Suicide Awareness. What It Is & Why We Need It
“I‘m going to tell him I like his shorts,” I had decided. I was a senior in high school, still crippled with social anxiety. And there he was. A student...
“I‘m going to tell him I like his shorts,” I had decided. I was a senior in high school, still crippled with social anxiety. And there he was. A student...
“I‘m going to tell him I like his shorts,” I had decided. I was a senior in high school, still crippled with social anxiety. And there he was. A student younger than me, living as his truest self in the shortest jean shorts I’d ever seen a boy wearing. What would it be like to be that sure of yourself?, I had wondered. “I’m going to tell him I like his shorts.” But then my friend social anxiety came in to remind me that that would be weird. I couldn’t do that. He probably already knew how cool he was anyway, if he could dress like that.
The next day, in second period, my History teacher told us about a student who had committed suicide. She read his name. Unlike a few of my classmates who started crying, I didn’t recognize it immediately, it was a large high school, and I’d never spoken to him before. If I had, maybe I wouldn’t have been so afraid to tell him I liked his shorts. To tell him how amazing I thought it was that he could be so blatantly him.
I never got the chance to tell him, before he was pushed to take his own life.
This wasn’t my first interaction with death. It wasn’t even my first brush with suicide. But I was still left reeling. How could he have been so close to the edge that night that he had teetered over, and so inspirationally sure of himself under the fluorescents of D Hall? Unless, of course, he was as good at putting on a show as so many others who we’ve lost to suicide. After a death by suicide, questions fill even the most sane of minds. What could I have done differently? Did I miss a sign? Was it something I said?
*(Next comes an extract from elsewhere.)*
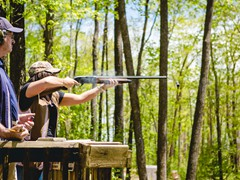 Collier2015ClayShoot_WEB-072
What if I’d been brave enough to tell him how amazing I thought he was?
Now here’s where it gets tricky. We could drag ourselves through the coals wondering what we could’ve done differently. Asking ourselves ‘what if‘ until we’re blue in the face. But where does that get anyone? Death by suicide is a horrible tragedy, and it’s not one that’s going to be solved by asking ‘what if?‘. Change comes when we ask ‘how do we stop this from happening again?‘.
This is the space where laws are changed, minds are opened, thoughts are rewired.
It took me longer than I like to admit for me to stop desperately asking myself what if, and begin to ask myself how do I stop this from happening again?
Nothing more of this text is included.